KUTIPAN HALAMAN
“Adagium “dalam politik tidak ada teman abadi yang ada adalah kepentingan abadi” belum sepenuhnya disadari oleh sebagian  masyarakat. Ada missing link antara prosedur politik dan massa sebagai elemen politik.”

Oleh Achmad Murtafi Haris

BELAKANGAN ada gerak politik yang membuat bingung publik dan menimbulkan  respons keras netizen. Pertama, kunjungan Muhaimin Iskandar, bacawapres Anies Baswedan ke Habib Rizieq Shihab. Kedua, masuknya Kaesang Pangarep ke Partai Solidaritas Indonesia (PSI) yang langsung menjadi Ketua Umum.

Seperti diketahui, antara HRS dan Gus Dur, pendiri Partai Kebangkitan Bangsa (PKB) terjadi perseteruan hingga HRS tega mencaci maki Gus Dur. Bagaimana pula Muhaimin berkunjung ke orang yang pernah menyakiti orang yang paling berjasa terhadap partainya dan terhadap dirinya sendiri?

BARIS DATA
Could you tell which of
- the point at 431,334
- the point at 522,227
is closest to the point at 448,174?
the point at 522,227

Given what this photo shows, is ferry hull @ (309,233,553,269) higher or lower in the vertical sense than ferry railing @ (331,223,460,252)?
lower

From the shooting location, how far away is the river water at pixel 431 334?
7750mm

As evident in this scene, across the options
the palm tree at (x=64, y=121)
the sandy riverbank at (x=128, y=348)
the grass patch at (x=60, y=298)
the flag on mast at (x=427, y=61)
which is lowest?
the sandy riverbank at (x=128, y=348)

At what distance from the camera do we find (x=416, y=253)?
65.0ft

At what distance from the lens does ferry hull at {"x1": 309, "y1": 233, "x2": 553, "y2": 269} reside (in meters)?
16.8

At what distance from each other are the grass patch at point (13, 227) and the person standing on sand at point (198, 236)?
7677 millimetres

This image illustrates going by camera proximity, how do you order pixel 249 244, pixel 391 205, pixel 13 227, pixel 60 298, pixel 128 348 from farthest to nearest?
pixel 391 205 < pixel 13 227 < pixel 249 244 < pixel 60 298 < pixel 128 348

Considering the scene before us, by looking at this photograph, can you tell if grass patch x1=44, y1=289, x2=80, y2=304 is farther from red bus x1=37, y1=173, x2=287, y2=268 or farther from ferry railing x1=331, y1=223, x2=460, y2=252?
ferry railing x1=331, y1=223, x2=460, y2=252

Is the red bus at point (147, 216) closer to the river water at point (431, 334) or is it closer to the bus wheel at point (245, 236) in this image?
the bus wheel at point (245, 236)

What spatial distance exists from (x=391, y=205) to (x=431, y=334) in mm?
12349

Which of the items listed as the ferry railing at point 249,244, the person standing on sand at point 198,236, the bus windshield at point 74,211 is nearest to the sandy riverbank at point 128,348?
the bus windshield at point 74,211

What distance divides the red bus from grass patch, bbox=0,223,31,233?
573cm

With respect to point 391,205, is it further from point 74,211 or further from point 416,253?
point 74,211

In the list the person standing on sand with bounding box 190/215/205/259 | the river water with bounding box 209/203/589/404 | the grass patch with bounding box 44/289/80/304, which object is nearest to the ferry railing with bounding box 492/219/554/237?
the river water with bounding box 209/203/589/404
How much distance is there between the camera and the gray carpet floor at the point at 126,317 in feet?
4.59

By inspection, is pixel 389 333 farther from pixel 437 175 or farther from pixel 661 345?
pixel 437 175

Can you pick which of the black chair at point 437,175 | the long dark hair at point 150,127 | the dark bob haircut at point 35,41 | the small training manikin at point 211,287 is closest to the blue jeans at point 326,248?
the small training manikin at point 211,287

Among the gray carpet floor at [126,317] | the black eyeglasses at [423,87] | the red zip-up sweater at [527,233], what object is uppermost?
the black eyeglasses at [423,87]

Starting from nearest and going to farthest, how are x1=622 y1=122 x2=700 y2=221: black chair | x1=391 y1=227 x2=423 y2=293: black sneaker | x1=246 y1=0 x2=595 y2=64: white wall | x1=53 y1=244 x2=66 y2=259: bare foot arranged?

TUGAS
Tolong perbarui bagian kutipan halaman dari "Oleh Achmad Murtafi" sampai dengan "terhadap dirinya sendiri?", dan ganti "Gus Dur" menjadi "Abdurrahman Wahid". Materi di atas tidak dipakai di sini.

JAWABAN LATIHAN
Oleh Achmad Murtafi Haris

BELAKANGAN ada gerak politik yang membuat bingung publik dan menimbulkan  respons keras netizen. Pertama, kunjungan Muhaimin Iskandar, bacawapres Anies Baswedan ke Habib Rizieq Shihab. Kedua, masuknya Kaesang Pangarep ke Partai Solidaritas Indonesia (PSI) yang langsung menjadi Ketua Umum.

Seperti diketahui, antara HRS dan Abdurrahman Wahid, pendiri Partai Kebangkitan Bangsa (PKB) terjadi perseteruan hingga HRS tega mencaci maki Abdurrahman Wahid. Bagaimana pula Muhaimin berkunjung ke orang yang pernah menyakiti orang yang paling berjasa terhadap partainya dan terhadap dirinya sendiri?